FreeTDS and dates
Summary: make sure that FreeTDS is compiled with --enable-msdblib configure option,
or your queries will return wrong dates -- 2009-00-01 instead of 2009-01-01.
There's an obscure problem on Linux/*nix that results in dates shifted back by 1 month.
This behaviour is caused by different dbdatecrack() prototypes in Sybase Open Client
DB-Library/C and the Microsoft SQL DB Library for C. The first one returns month as 0..11
whereas the second gives month as 1..12. See
this FreeTDS mailing list post,
Microsoft manual for dbdatecrack(), and
Sybase manual for dbdatecrack() for details.
FreeTDS, which is used on Linux/*nix to connect to Sybase and MS SQL servers, tries
to imitate both modes:
- default behaviour, when compiled without
--enable-msdblib , gives
dbdatecrack() which is Sybase-compatible,
- when configured with
--enable-msdblib , the dbdatecrack()
function is compatible with MS SQL specs.
pymssql requires MS SQL mode, evidently. Unfortunately at runtime we can't
reliably detect which mode FreeTDS was compiled in (as of FreeTDS 0.63).
Thus at runtime it may turn out that dates are not correct. If there was a way to
detect the setting, pymssql would be able to correct dates on the fly.

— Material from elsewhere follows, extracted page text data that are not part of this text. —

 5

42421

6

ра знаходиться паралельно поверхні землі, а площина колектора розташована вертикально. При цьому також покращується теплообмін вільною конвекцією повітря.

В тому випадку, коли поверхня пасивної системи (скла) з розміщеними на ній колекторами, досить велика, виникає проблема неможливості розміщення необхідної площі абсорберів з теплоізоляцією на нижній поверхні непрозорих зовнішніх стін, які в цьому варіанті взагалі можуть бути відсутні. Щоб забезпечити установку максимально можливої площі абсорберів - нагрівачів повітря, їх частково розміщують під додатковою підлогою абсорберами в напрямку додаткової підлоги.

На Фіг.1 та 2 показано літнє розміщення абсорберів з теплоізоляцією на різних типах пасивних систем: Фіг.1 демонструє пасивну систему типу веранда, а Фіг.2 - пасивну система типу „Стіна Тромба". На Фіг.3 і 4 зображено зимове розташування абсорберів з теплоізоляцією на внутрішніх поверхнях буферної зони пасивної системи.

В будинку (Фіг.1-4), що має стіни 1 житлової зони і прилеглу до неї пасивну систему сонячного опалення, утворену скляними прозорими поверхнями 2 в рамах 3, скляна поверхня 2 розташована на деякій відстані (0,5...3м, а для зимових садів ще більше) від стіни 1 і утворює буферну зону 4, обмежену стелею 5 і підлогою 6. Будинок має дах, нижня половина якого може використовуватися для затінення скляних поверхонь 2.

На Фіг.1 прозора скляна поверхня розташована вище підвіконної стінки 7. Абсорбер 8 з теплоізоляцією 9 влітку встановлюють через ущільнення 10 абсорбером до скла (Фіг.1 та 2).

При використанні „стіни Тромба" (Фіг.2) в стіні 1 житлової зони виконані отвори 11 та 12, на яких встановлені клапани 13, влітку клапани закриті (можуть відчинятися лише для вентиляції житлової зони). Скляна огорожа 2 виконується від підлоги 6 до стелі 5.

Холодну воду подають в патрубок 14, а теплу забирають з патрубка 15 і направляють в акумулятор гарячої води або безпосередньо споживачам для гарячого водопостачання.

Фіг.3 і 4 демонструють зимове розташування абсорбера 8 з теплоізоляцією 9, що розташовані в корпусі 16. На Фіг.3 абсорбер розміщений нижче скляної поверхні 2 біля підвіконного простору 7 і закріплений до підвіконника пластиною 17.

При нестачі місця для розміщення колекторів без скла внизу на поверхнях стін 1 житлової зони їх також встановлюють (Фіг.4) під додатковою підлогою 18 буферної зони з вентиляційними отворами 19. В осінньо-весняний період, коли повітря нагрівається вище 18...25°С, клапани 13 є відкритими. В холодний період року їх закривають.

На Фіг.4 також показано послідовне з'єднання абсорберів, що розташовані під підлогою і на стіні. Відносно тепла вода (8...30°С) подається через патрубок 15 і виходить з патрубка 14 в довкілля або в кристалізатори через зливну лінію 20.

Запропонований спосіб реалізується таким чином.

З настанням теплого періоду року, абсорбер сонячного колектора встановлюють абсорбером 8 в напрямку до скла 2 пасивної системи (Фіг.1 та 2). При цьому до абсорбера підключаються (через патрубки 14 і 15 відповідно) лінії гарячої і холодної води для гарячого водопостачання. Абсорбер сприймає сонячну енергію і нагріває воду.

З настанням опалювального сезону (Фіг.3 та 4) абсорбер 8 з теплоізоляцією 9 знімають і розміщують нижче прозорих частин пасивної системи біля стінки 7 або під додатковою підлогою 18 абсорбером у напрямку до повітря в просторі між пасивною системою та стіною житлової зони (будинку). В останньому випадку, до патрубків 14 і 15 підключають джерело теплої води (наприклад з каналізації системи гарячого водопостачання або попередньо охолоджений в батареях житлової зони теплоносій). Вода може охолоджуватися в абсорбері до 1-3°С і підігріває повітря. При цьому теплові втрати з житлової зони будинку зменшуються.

If you can do nothing about FreeTDS, there's a workaround. You can redesign your
queries to return string instead of bare date:
SELECT datecolumn
FROM tablename
can be rewritten into:
SELECT
CONVERT(CHAR(10),datecolumn,120)
AS datecolumn FROM tablename
This way SQL will send you string representing the date instead of binary date in
datetime or smalldatetime format, which has to be processed by FreeTDS and pymssql.
On Windows there's no problem at all, because we link with MS library, which
is compatible with SQL Server, obviously.